You know the feeling. You're close to the top of a hill or even a ladder. You reach the top and look around.
The sense of achievement and yes, even wonder, is unique and often rewarding. The RSPB started 122 years ago as a campaigning organisation with a group of women taking on authority, before women even got the vote. That campagning spirit lives on, but we're becoming impatient. We want to step up our efforts and we need your help.
Goals to save nature were missed in 2010. We did what we could on RSPB reserves, but it wasn't enough. What is needed was a national effort. A public outcry followed by a steely determination to make things better for our future. That was our Letter to the Future, which was handed in to Downing Street today. Now for the steely determination.
We've created a long term plan, Stepping Up for Nature, to save our own life-support systems, ensuring there is clean water, clean air and bountiful life come 2020 and beyond.

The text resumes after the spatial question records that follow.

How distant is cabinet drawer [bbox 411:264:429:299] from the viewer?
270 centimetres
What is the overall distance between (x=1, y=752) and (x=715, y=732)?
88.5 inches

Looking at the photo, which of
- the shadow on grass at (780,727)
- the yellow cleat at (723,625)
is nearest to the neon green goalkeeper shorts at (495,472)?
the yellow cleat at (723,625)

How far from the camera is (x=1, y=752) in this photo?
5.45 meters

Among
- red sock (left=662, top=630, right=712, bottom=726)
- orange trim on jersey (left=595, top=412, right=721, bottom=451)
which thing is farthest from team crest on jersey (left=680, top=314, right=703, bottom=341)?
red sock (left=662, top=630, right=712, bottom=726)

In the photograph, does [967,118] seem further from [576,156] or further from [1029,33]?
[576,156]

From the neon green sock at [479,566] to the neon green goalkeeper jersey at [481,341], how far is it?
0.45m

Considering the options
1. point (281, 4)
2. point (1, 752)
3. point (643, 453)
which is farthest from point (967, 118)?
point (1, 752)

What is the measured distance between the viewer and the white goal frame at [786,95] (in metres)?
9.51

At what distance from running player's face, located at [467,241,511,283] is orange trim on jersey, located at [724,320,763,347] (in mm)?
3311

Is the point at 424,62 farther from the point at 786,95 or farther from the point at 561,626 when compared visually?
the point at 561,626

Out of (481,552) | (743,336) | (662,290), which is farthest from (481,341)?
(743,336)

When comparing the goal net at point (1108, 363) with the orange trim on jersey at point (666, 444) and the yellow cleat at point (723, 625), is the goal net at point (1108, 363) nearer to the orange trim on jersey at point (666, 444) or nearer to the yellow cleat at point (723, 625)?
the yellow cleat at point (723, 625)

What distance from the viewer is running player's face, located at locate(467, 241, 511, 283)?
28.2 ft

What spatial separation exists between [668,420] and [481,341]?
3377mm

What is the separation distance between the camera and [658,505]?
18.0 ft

Take a few moments to look out a window. How much wildlife can you see? If, like me, you're in an office, you may see concrete, glass and metal. But there are shrubs, trees, moss and lichen too. These are home to bugs, birds and maybe even bats. At home in Hackney, there are foxes, squirrels, lots of birds, bugs and bats too. The parks and ponds have a whole host of other critters. All of these spaces impact on the air temperature and humidity. The greener they are, the harder they work to improve our surroundings. Add to this the work wildlife does to help provide us with food, and you can see why we need to improve and care for nature.
It's not so obvious here in London, or in the UK, but wildlife is on the retreat globally. We can't afford to lose it. Our Stepping Up for Nature campaign is the RSPB's answer. The UK's Environment Minister Caroline Spelman agrees, but the Government is giving less cash to deliver it. So can we make a difference without central Government? Of course we can and we will, with your help. It really matters. It's not just about birds and bugs. It's about equality of resources, access to clean water and reliable clean energy.
In London, we're losing sparrows, starlings and summer visitors such as cuckoos and swifts. Globally we're losing tropical rainforests, so important for global weather control and the carbon they lock away. Not to mention the millions of species that live there. Our seas are just as bad but far less visible. Sand eel populations are crashing which deprives UK seabirds of food. Coral reefs are shrinking. Simple actions such as planting a native hedge, lowering the thermostat one degree or buying less meat to eat, all have tiny impacts. Collectively, the impact is huge.
Hold my hand and let's step up together to reach that summit, the view from the top can be full of wildlife to the horizon and beyond. What a high we'll have.